All this is happening according to God’s plan. 49 But these things are happening to fulfill what the Scriptures say about me

This was written down hundreds of years before so that we would KNOW that it is true. We would KNOW that Jesus is truly the Messiah, the Christ, the Rescuer – and our King. The Bible is not one book written by some old dude in a tower. It’s a library (so the name “Bible” from the Latin biblia meaning library): 66 books written by 40 authors, written over 1500 years. So hundreds of years before Jesus, men were writing, inspired by the Holy Spirit, about what he would be doing and what he would be saying. Isn’t that amazing?

Last week we saw how all the different promises of God come together in Christ. He is our King, our Priest, and our Prophet. He is the new and better Moses leading the new and better Exodus: the rescue of God’s people. Jesus is the Temple, the meeting palce between mand and God. And he is the Passover Lamb. The sacrifice that can protect us from the angel of death. His body is broken for us. His blood shed for us. He is the Suffering Servant the prophet Isaiah saw. He is the King the prophet Zecahriah saw. He is the LORD – Yahweh - coming to his Temple from Malachi.
Again and again we see that Jesus fulfils Scripture. Someone counted up all the prophecies that Jesus fulfilled – somewhere between 300 and 400, depending on how you count (some people count one verse saying two things as two prophecies, others one)! And Jesus fulfilled all of them. Every single one. Statistically impossible to do by random chance – the only way to fulfil these prophecies is if you are the one who was prophesied!

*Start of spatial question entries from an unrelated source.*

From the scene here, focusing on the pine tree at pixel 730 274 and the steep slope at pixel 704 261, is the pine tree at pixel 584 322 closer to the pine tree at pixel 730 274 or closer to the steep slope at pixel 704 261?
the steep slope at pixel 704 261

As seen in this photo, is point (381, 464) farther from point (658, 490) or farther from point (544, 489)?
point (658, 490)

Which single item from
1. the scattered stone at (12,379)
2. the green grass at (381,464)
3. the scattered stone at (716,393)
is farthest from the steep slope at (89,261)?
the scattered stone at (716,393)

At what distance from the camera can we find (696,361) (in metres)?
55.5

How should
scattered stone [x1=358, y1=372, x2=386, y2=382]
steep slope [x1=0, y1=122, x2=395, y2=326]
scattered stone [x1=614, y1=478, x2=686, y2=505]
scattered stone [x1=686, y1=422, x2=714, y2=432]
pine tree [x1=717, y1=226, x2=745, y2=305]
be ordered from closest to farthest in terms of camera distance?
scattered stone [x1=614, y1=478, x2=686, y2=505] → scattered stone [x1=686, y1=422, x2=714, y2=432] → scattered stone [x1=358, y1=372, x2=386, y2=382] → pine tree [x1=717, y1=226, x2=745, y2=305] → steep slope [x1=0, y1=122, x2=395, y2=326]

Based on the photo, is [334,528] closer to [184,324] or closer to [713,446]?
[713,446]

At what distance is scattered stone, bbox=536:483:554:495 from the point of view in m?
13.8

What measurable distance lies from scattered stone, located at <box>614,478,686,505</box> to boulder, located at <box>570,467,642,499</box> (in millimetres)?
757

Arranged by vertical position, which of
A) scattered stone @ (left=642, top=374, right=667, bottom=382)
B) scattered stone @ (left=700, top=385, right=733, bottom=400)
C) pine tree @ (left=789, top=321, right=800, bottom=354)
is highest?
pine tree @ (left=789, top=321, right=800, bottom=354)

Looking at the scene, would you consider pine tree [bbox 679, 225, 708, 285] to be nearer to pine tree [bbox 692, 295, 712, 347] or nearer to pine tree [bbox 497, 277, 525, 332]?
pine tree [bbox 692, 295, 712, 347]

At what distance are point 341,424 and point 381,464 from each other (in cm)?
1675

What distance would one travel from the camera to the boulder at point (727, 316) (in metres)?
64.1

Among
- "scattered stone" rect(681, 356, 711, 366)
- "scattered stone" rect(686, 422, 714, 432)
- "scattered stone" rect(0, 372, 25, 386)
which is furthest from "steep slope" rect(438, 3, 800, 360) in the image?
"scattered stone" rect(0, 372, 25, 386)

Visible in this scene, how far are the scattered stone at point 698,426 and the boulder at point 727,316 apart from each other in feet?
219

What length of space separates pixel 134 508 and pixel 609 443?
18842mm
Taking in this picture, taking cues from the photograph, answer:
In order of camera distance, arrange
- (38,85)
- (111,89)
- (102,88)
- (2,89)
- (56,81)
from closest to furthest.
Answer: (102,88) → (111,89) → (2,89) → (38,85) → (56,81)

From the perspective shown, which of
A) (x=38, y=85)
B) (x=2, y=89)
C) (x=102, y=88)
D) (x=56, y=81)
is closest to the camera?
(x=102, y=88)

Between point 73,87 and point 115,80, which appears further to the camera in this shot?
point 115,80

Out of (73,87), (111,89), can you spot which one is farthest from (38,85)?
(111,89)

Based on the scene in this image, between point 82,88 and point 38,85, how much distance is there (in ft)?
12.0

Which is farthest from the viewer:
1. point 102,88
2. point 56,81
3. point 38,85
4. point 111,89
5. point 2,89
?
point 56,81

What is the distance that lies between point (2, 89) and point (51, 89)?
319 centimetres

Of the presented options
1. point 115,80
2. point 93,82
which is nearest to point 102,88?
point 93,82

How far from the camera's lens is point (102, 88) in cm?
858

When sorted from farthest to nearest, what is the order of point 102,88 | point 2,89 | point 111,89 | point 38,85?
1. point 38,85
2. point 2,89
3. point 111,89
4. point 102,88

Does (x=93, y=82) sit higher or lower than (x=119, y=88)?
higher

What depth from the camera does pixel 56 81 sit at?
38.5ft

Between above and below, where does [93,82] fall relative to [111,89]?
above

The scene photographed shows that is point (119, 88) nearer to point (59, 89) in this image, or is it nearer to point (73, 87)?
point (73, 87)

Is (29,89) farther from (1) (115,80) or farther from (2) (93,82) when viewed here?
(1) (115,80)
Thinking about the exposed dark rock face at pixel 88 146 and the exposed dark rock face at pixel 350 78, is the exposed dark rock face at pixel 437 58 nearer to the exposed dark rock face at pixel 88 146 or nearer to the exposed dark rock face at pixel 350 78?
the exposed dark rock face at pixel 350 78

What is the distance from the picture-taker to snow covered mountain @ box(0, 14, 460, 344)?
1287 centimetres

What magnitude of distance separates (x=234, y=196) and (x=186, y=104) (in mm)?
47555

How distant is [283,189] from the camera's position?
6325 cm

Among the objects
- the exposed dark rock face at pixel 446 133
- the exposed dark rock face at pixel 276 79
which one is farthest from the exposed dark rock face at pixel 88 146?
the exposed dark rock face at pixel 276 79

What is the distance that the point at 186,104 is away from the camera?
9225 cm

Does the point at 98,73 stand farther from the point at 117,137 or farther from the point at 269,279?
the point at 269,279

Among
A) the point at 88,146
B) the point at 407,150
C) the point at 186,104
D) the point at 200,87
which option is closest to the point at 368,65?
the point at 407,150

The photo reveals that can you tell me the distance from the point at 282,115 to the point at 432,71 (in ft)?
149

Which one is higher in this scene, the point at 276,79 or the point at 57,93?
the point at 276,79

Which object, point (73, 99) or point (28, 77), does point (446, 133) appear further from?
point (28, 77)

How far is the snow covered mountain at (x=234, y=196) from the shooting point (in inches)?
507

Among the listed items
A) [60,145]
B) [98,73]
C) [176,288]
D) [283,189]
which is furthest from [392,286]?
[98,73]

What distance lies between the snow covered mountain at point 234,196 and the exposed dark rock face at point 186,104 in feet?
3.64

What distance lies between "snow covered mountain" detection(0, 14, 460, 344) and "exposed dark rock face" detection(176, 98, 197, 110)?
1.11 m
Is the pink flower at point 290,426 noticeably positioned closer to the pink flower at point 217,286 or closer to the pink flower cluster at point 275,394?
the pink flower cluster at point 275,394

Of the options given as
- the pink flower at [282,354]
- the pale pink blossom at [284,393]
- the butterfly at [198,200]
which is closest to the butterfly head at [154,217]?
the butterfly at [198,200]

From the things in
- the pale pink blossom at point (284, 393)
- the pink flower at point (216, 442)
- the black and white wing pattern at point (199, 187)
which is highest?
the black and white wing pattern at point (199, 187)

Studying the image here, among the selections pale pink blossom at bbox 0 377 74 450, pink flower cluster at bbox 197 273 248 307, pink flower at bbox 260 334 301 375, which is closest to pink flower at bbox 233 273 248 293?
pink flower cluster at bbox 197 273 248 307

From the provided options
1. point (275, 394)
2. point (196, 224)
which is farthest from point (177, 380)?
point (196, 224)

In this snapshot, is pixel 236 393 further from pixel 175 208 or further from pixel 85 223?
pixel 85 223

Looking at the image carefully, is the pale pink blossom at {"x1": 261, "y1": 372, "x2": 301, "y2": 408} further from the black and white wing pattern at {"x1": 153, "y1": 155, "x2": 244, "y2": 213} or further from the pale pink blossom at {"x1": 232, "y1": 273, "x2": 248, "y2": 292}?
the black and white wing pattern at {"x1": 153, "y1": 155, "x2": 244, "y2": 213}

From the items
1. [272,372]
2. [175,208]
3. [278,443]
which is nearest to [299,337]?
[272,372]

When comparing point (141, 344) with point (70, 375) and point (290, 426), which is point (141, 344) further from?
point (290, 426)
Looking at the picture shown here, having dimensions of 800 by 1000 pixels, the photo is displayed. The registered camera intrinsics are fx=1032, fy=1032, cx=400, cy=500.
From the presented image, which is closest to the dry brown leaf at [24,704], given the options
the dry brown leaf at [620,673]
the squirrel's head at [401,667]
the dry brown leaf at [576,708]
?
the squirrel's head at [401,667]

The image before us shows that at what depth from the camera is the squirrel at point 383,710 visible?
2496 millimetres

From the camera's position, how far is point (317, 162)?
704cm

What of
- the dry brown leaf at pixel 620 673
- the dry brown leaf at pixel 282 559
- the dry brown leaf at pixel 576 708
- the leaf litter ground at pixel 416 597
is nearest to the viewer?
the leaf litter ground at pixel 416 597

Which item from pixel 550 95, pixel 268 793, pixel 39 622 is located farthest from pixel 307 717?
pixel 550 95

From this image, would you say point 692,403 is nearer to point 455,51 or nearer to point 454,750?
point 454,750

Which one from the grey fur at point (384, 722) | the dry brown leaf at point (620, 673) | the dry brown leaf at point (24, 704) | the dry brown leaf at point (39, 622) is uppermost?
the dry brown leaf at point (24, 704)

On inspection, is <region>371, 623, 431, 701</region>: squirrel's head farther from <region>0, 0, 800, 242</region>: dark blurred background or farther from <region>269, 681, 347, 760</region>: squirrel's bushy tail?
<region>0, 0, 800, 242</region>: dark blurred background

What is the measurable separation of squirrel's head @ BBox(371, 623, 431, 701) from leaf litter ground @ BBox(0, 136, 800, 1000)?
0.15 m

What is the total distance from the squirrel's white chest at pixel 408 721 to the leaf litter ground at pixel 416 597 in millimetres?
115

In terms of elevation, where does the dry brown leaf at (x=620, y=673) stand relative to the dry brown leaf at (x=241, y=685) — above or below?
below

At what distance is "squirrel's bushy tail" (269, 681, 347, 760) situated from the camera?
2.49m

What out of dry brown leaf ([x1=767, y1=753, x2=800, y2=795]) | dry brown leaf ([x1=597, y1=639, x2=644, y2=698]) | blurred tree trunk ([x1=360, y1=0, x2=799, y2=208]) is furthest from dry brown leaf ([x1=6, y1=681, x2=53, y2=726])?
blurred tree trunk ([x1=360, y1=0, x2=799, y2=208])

Have assurance. This is true. This is the gospel: Christ Jesus came to save sinners. Do you think he would bother with all this if that weren’t true. He could have blasted all these fools out of the garden with a word. But he didn’t, because this is why he came. He, the perfect man, came to take our place. He came to be found guilty, to die a sinners death, so that you and I can be found righteous, and live for him. And he rose to life again

He came because we are weak. So if you’re feeling like a failure. If you are agonising over sins that you just keep committing, over sins that you choose to do – remember the disciples, and remember that they ran away from Jesus! And he knew they would. And yet he carried on to the cross so that he could forgive them, and so that he could forgive you.

Yes, sin is serious. Yes it is painful and ugly and damaging. But it can be forgiven. Our confidence is not in ourselves. But our confidence is in Christ.

We may be weak, but Jesus is strong. He knows our weakness, knows our guilt – and has covered it.
Pray without fear. Pray without guilt. Come to him knowing your darkest secrets are covered. And walk in new life, to his praise and glory. Hooray for Jesus!